The only one I would really quibble about is that multi-argument selectors are probably more common and important to Objective-C code than conversion operators are to C++. But it's quite possible that the relative benefit is much higher for C++, since selectors only appear on specific kinds of declarations that know they're declared with selectors — relatively little code actually needs to be polymorphic about them — and since they have to be defined out-of-line.

255

Using PointerIntPair probably won't work here because the pointer type is basically a union, and you can't use void* because PointerIntPair wants to assert that the pointer type is sufficiently aligned.

riccibruno marked 9 inline comments as done.

Address rjmccall comments:

  1. Renamed CXXSpecialName to CXXSpecialNameExtra
  2. Introduced a constant IdentifierInfoAlignment for alignas(IdentifierInfoAlignment)
  3. Updated some comments
  4. Cleaned up the static_assert which checked the consistency of the numerical values of the enumerators.

Regarding using a PointerIntPair it would work if we pass a custom
PointerLikeTypeTraits to state that, yes, our void * are aligned to 8 bytes
instead of 4. However I am not sure this is a good idea since the PointerIntPair
do not really simplify the code.

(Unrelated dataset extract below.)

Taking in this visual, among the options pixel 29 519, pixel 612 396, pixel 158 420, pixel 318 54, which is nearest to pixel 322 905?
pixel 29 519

What we really want here is a pointer union but we
also need precise control over the low bits.

Addressed some inline comments.

include/clang/AST/DeclarationName.h
45–46

DeclarationNameExtra is unfortunately needed by MultiKeywordSelector
in IdentifierInfo.cpp.

168

I did not do an in-depth analysis regarding the selection of the first seven inline kinds.
My thought process was that C++ constructors and operator names should definitely be
inline. C++ destructors seemed much more frequent than c++ literal operators and
deduction guides. This leaves one slot available and since C++ conversion operators
share the same class CXXSpecialName including it as an inline kind simplifies the code.

Also a practical point is that I don't really have a representative sample of ObjC code
to benchmark this. For C++ I am using all of Boost which I hope is representative
enough. If you deem it necessary I will try to do some benchmarks with
ObjCMultiArgSelector stored inline.

rjmccall accepted this revision.Sep 20 2018, 11:46 AM
rjmccall added inline comments.
include/clang/AST/DeclarationName.h
45–46

Oh, and one is in Basic instead of AST.

I'm not sure there's really a good reason for Selector to exist at the Basic level instead of AST; it's probably more an artifact of old divisions than something that's really useful. But changing that would probably be painful.

168

I think I can accept this as-is without extra investigation.

187

Thanks, this looks great.

This revision is now accepted and ready to land.Sep 20 2018, 11:46 AM
This revision was automatically updated to reflect the committed changes.